By Elizabeth George
For many senior living leaders, those first few days after the invoices go out can leave them holding their breath and running for cover. How many callers and visitors will they receive wanting an explanation for why a resident’s monthly bill is more – maybe a lot more – than it was last month?
Residents and family members often feel like their monthly bill is a scary adventure in which they are being nickeled and dimed for every small service. That’s one of the drawbacks of a Fee for Service model.
Providing more predictability and making things simple for customers – not to mention for operators – is often the rationale behind considering an All-Inclusive model. Makes sense, right?
Maybe not. Senior Living Foresight spoke to Mark Anderson, Senior Vice President at Eldermark, (a Senior Living Foresight partner), an organization that provides software, consulting, and health IT services to senior communities.
As Mark shared, “The All-Inclusive model is not as common as it used to be but it is still in use particularly with dementia services. Many senior living providers have moved away from an All-Inclusive rate because of one significant problem: in most situations, lower care residents end up subsidizing the higher care residents.”
Mark shared the story of an Eldermark client whose entire operation was all-inclusive. What this organization discovered – once Eldermark helped them identify their true cost of care – was surprising: their highest care resident groups were paying on average $13-$16 per hour for their care while lower care residents were paying an astounding $60-65 per hour.

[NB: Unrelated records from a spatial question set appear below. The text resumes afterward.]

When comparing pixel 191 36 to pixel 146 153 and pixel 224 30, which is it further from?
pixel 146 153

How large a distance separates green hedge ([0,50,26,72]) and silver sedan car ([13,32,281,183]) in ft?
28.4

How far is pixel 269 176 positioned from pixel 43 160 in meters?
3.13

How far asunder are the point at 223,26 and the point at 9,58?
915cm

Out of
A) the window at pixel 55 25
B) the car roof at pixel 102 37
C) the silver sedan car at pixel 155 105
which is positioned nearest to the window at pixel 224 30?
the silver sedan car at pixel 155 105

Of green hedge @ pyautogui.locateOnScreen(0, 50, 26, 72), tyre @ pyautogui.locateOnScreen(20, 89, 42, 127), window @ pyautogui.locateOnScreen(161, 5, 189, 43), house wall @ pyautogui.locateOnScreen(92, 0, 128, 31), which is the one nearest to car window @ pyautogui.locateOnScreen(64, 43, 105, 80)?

“The variance between those two ends of the spectrum was tremendous – and not sustainable. How long would it be before lower care customers figured out that they were paying too much for services? All-Inclusive models do not provide a level playing field,” he said.
Levels of Care Models Are Increasingly Becoming More Popular
There’s been a shift in the last few years to Levels of Care models that enable customers to have certainty around their charges each month and transparency around when charges might change.
Eldermark has helped several organizations make this shift. Though the details may vary from customer to customer, levels of care are largely determined through an assessment process that maps against an organization’s service model and fee structure. For example, a nurse might conduct a resident assessment in which the outcome, in a point system, totals 54 points. An established service model might equate this outcome as a Service Level 3 and assign it a corresponding monthly fee of $2300. This kind of model enables the organization to easily and confidently communicate fees to its customers.
As Mark sums up, “It’s our preferred model because it’s fair, easy to manage, and very consumer friendly.”